An idea that offers a plausible regulatory fix for economic disparity, slave wages, and other inequalities of the economy. A simple, prominently displayed value that lets you know how well the workers that contributed to a good or service were compensated. The basic idea is pretty straightforward, though the implementation details may be a bit troublesome to devise.
For each seller of a good or service there exists a set of suppliers. This is basically “upstream.” Each also has consumers (“downstream”). So the LPW algorithm is simply:
Receive LPW data from upstream.
Compare upstream LPW to local LPW.
Forward downstream the lower of the two.
A few caveats include the exclusion of volunteer labor (for example, open source software) and the marking of whether the given LPW value is direct or indirect.

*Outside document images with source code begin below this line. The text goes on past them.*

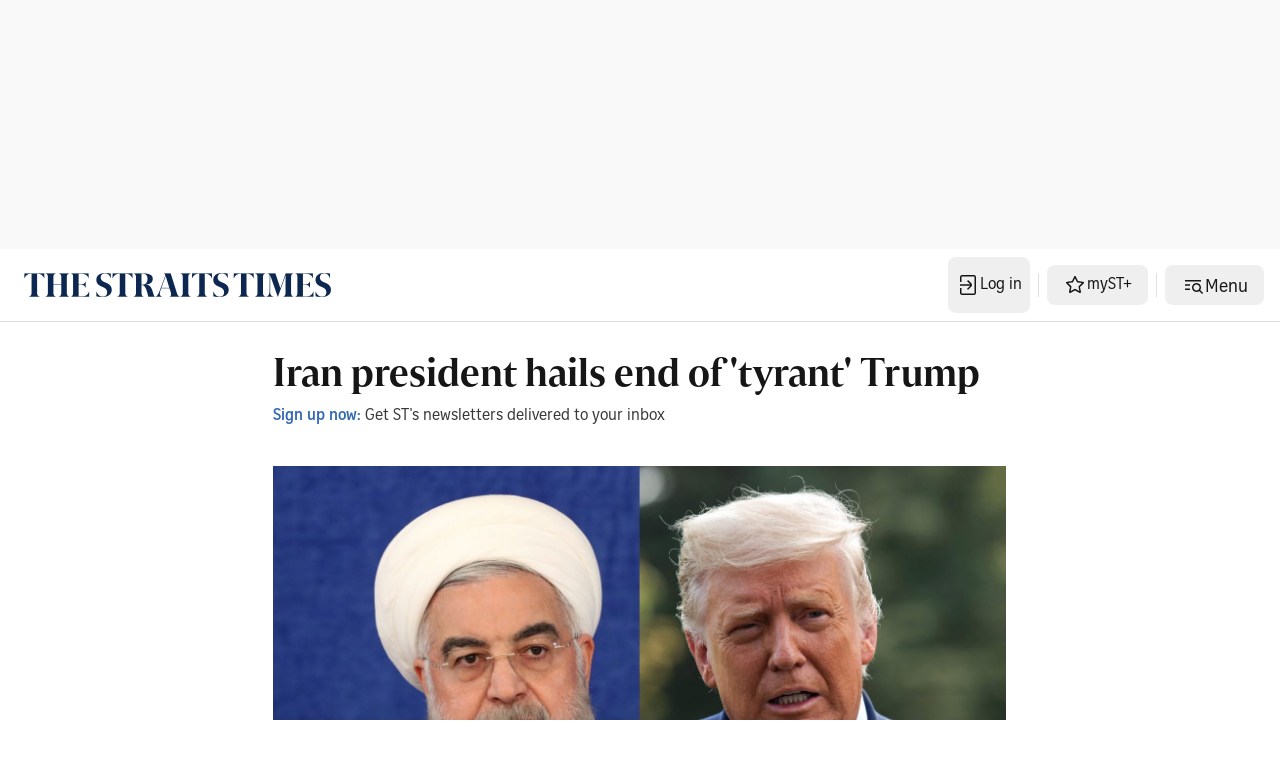

--- FILE ---
content_type: application/javascript; charset=utf-8
request_url: https://fundingchoicesmessages.google.com/f/AGSKWxXiIEq8zh-KoQPot0UdcK7zQPFpE-sMElIjuDOxx36hKLyWoZ0ikGLQ_c3n4S9h8G8QFC8BCxJAXWwzOy9O-FA5fjOu62qhkde494RroRQ9dUWJJlGetKqPcv2_B6eYG67iPaI8ACk33u_nUIUifKs3_f5DGXVyz9IoIrN1sY0NF3fabhQqzJBUhzER/_/tradedoubler./parseForAds./europixads..cz/affil//PVButtonAd.
body_size: -1292
content:
window['3a1a4f27-9335-478e-85ab-467aeb9b70b9'] = true;

--- FILE ---
content_type: text/vtt; charset=UTF-8
request_url: https://manifest.prod.boltdns.net/thumbnail/v1/4800266888001/35f2b217-4136-4108-b41a-19a6c164cd28/c8376a00-f3cd-4adb-bf8c-00855ad3b154/thumbnail.webvtt?fastly_token=Njk5NzE2YjRfYjU4MWQ4OTVlY2RjN2QxOWQ0MTI1NWM3ZDk1Yjg1MzgwYjI3OGMyMjdiNTExYjRlY2QyZGM2NjExMjBiZDMxYw%3D%3D
body_size: 5666
content:
WEBVTT

00:00.000 --> 00:05.000
https://fastly-signed-ap-southeast-1-prod.brightcovecdn.com/image/v1/jit/4800266888001/35f2b217-4136-4108-b41a-19a6c164cd28/main/384x216/0s/match/image.jpeg?fastly_token=[base64]%3D

00:05.000 --> 00:10.000
https://fastly-signed-ap-southeast-1-prod.brightcovecdn.com/image/v1/jit/4800266888001/35f2b217-4136-4108-b41a-19a6c164cd28/main/384x216/5s/match/image.jpeg?fastly_token=[base64]%3D

00:10.000 --> 00:15.000
https://fastly-signed-ap-southeast-1-prod.brightcovecdn.com/image/v1/jit/4800266888001/35f2b217-4136-4108-b41a-19a6c164cd28/main/384x216/10s/match/image.jpeg?fastly_token=[base64]

00:15.000 --> 00:20.000
https://fastly-signed-ap-southeast-1-prod.brightcovecdn.com/image/v1/jit/4800266888001/35f2b217-4136-4108-b41a-19a6c164cd28/main/384x216/15s/match/image.jpeg?fastly_token=[base64]

00:20.000 --> 00:25.000
https://fastly-signed-ap-southeast-1-prod.brightcovecdn.com/image/v1/jit/4800266888001/35f2b217-4136-4108-b41a-19a6c164cd28/main/384x216/20s/match/image.jpeg?fastly_token=[base64]

00:25.000 --> 00:30.000
https://fastly-signed-ap-southeast-1-prod.brightcovecdn.com/image/v1/jit/4800266888001/35f2b217-4136-4108-b41a-19a6c164cd28/main/384x216/25s/match/image.jpeg?fastly_token=[base64]

00:30.000 --> 00:35.000
https://fastly-signed-ap-southeast-1-prod.brightcovecdn.com/image/v1/jit/4800266888001/35f2b217-4136-4108-b41a-19a6c164cd28/main/384x216/30s/match/image.jpeg?fastly_token=[base64]

00:35.000 --> 00:40.000
https://fastly-signed-ap-southeast-1-prod.brightcovecdn.com/image/v1/jit/4800266888001/35f2b217-4136-4108-b41a-19a6c164cd28/main/384x216/35s/match/image.jpeg?fastly_token=[base64]

00:40.000 --> 00:45.000
https://fastly-signed-ap-southeast-1-prod.brightcovecdn.com/image/v1/jit/4800266888001/35f2b217-4136-4108-b41a-19a6c164cd28/main/384x216/40s/match/image.jpeg?fastly_token=[base64]

00:45.000 --> 00:50.000
https://fastly-signed-ap-southeast-1-prod.brightcovecdn.com/image/v1/jit/4800266888001/35f2b217-4136-4108-b41a-19a6c164cd28/main/384x216/45s/match/image.jpeg?fastly_token=[base64]

00:50.000 --> 00:55.000
https://fastly-signed-ap-southeast-1-prod.brightcovecdn.com/image/v1/jit/4800266888001/35f2b217-4136-4108-b41a-19a6c164cd28/main/384x216/50s/match/image.jpeg?fastly_token=[base64]

00:55.000 --> 00:56.156
https://fastly-signed-ap-southeast-1-prod.brightcovecdn.com/image/v1/jit/4800266888001/35f2b217-4136-4108-b41a-19a6c164cd28/main/384x216/55s/match/image.jpeg?fastly_token=[base64]

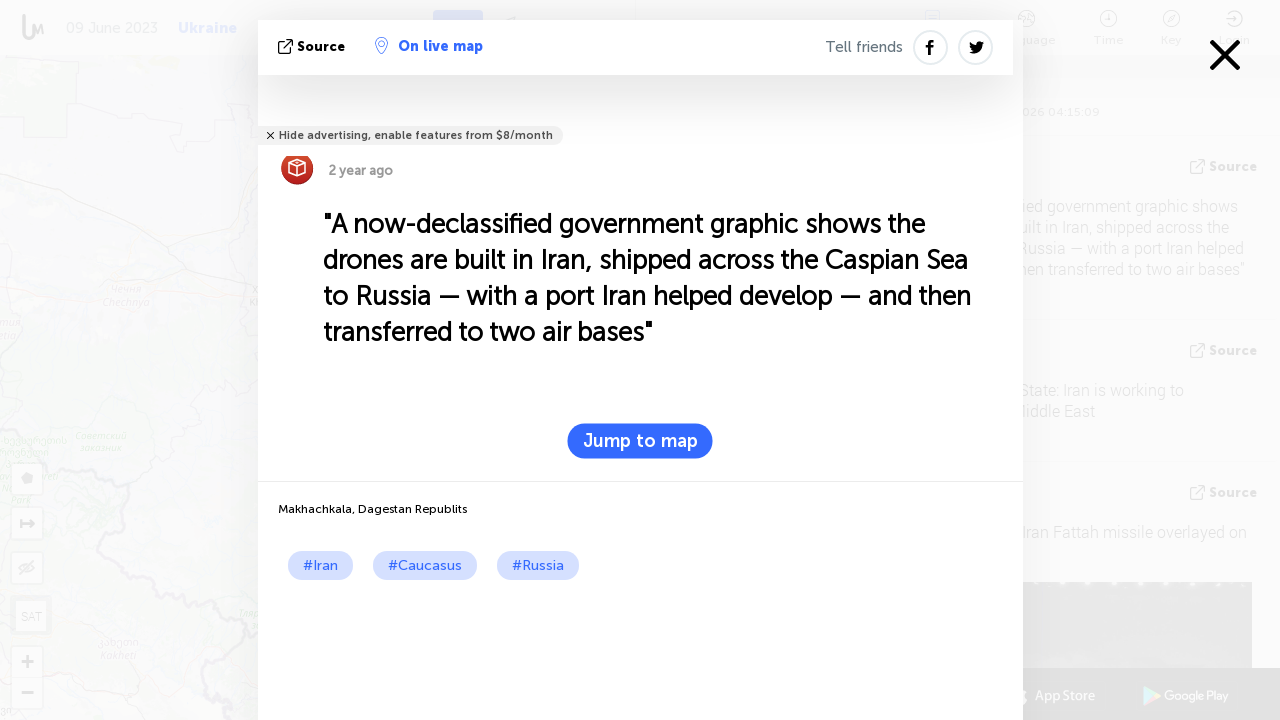

--- FILE ---
content_type: text/html; charset=utf-8
request_url: https://www.google.com/recaptcha/api2/aframe
body_size: 266
content:
<!DOCTYPE HTML><html><head><meta http-equiv="content-type" content="text/html; charset=UTF-8"></head><body><script nonce="UPpNtAR8BrbwbbixGlpP-A">/** Anti-fraud and anti-abuse applications only. See google.com/recaptcha */ try{var clients={'sodar':'https://pagead2.googlesyndication.com/pagead/sodar?'};window.addEventListener("message",function(a){try{if(a.source===window.parent){var b=JSON.parse(a.data);var c=clients[b['id']];if(c){var d=document.createElement('img');d.src=c+b['params']+'&rc='+(localStorage.getItem("rc::a")?sessionStorage.getItem("rc::b"):"");window.document.body.appendChild(d);sessionStorage.setItem("rc::e",parseInt(sessionStorage.getItem("rc::e")||0)+1);localStorage.setItem("rc::h",'1768536911834');}}}catch(b){}});window.parent.postMessage("_grecaptcha_ready", "*");}catch(b){}</script></body></html>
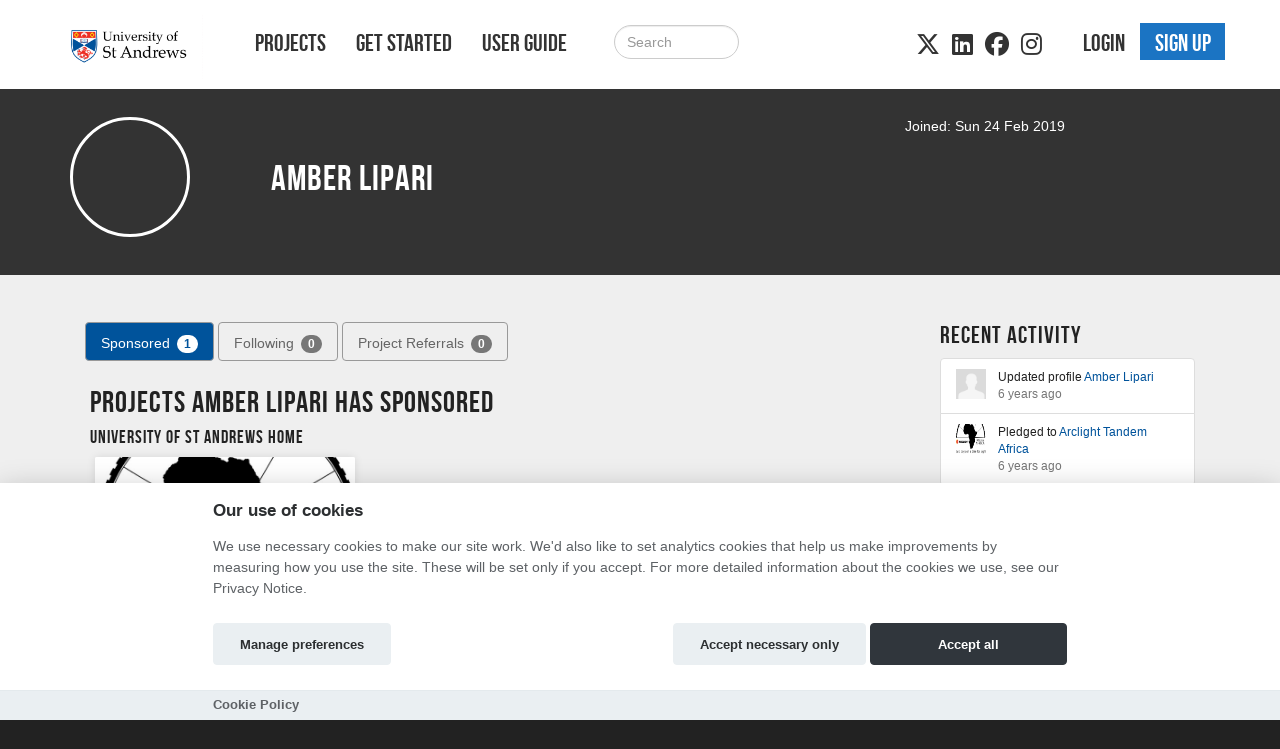

--- FILE ---
content_type: application/javascript
request_url: https://saintsfunder.st-andrews.ac.uk/static/js/csrf.fc51a3107c7e.js
body_size: 707
content:
// Single CSRF helper
function getCookie(name)
{
    var cookieValue = null;
    if(document.cookie && document.cookie != '')
    {
        var cookies = document.cookie.split(';');
        for(var i = 0; i < cookies.length; i++)
        {
            var cookie = jQuery.trim(cookies[i]);
            // Does this cookie string begin with the name we want?
            if(cookie.substring(0, name.length + 1) == (name + '='))
            {
                cookieValue = decodeURIComponent(cookie.substring(name.length + 1));
                break;
            }
        }
    }
    return cookieValue;
}

function csrfSafeMethod(method)
{   // these HTTP methods do not require CSRF protection
    return (/^(GET|HEAD|OPTIONS|TRACE)$/.test(method));
}

function sameOrigin(url)
{   // test that a given url is a same-origin URL
    // url could be relative or scheme relative or absolute
    var host = document.location.host; // host + port
    var protocol = document.location.protocol;
    var sr_origin = '//' + host;
    var origin = protocol + sr_origin;
    // Allow absolute or scheme relative URLs to same origin
    return (url == origin || url.slice(0, origin.length + 1) == origin + '/') ||
        (url == sr_origin || url.slice(0, sr_origin.length + 1) == sr_origin + '/') ||
        // or any other URL that isn't scheme relative or absolute i.e relative.
        !(/^(\/\/|http:|https:).*/.test(url));
}

$(document).ready(function () {
    $.ajaxSetup({
        beforeSend: function(xhr, settings)
        {
            if(!csrfSafeMethod(settings.type) && sameOrigin(settings.url))
            {   // Send the token to same-origin, relative URLs only.
                // Send the token only if the method warrants CSRF protection
                // Using the CSRFToken value acquired earlier
                var csrftoken = getCookie('csrftoken');
                xhr.setRequestHeader("X-CSRFToken", csrftoken);
            }
        }
    });
});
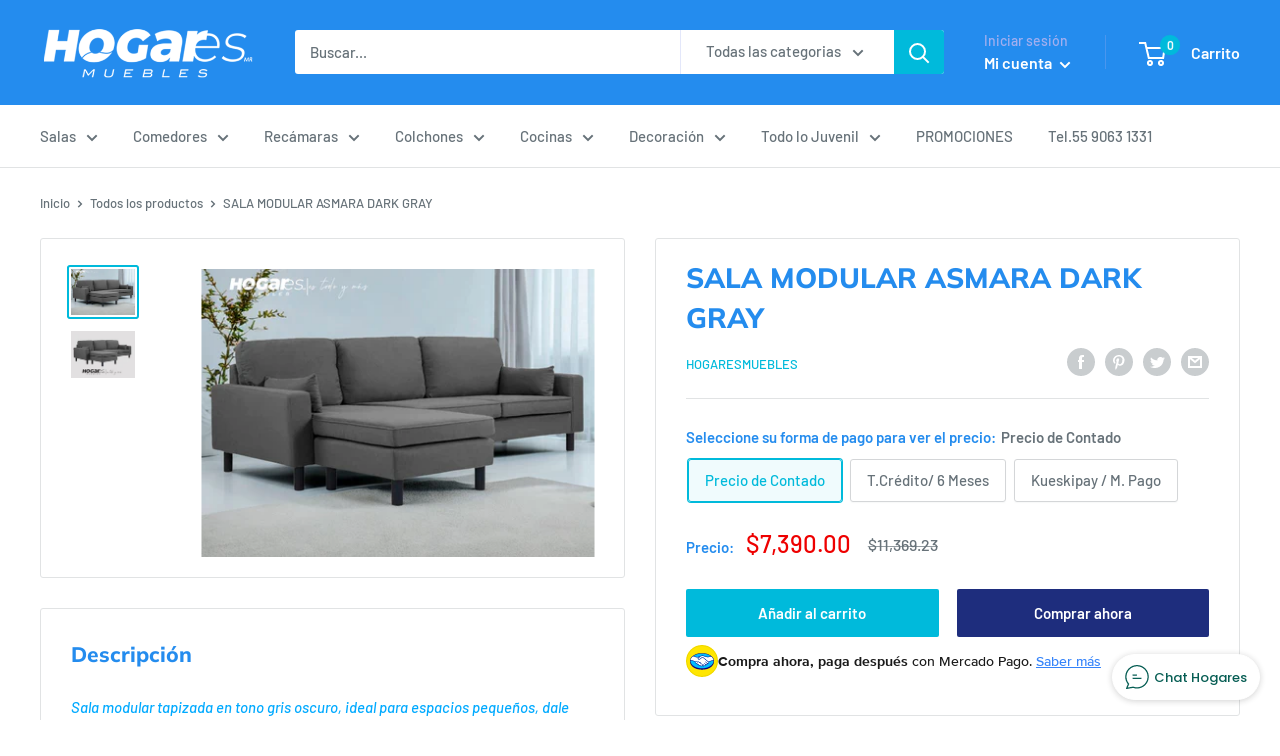

--- FILE ---
content_type: text/javascript
request_url: https://hogaresmuebles.mx/cdn/shop/t/5/assets/custom.js?v=102476495355921946141638213906
body_size: -714
content:
//# sourceMappingURL=/cdn/shop/t/5/assets/custom.js.map?v=102476495355921946141638213906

The tricky part of the algorithm is what the actual LPW data should be. The most obvious, the actual hourly or yearly wage, is faulty because of differences in the living wage. That varies from region to region. An alternative that accounts for this is needed.
So the second choice would be something like the percentile of the worker. This may be more effective in most cases, but it could still fail in cases where there is a large majority of impoverished workers. It also requires significant research on the region.
There may be others, requiring more or less effort to discover, and more and less accurate. The hard part is figuring out the most readily understandable and available value to use.
Now, you may or may not be wondering why this data should be published at all. The idea is simple: given the choice between two otherwise-indistinguishable goods or services (same in price, quality, etc.), one could decide to choose based on which either directly or indirectly pays their workers better.
Again, if possible it will show the difference from a living wage, so that wages aren’t necessarily inflated when workers are fairly compensated.
As a closing note, I’ll simply point out that the MPW (Most-paid Worker) could also be included just as easily.
What do you think? Could simple information, when propagated, solve wage inequality?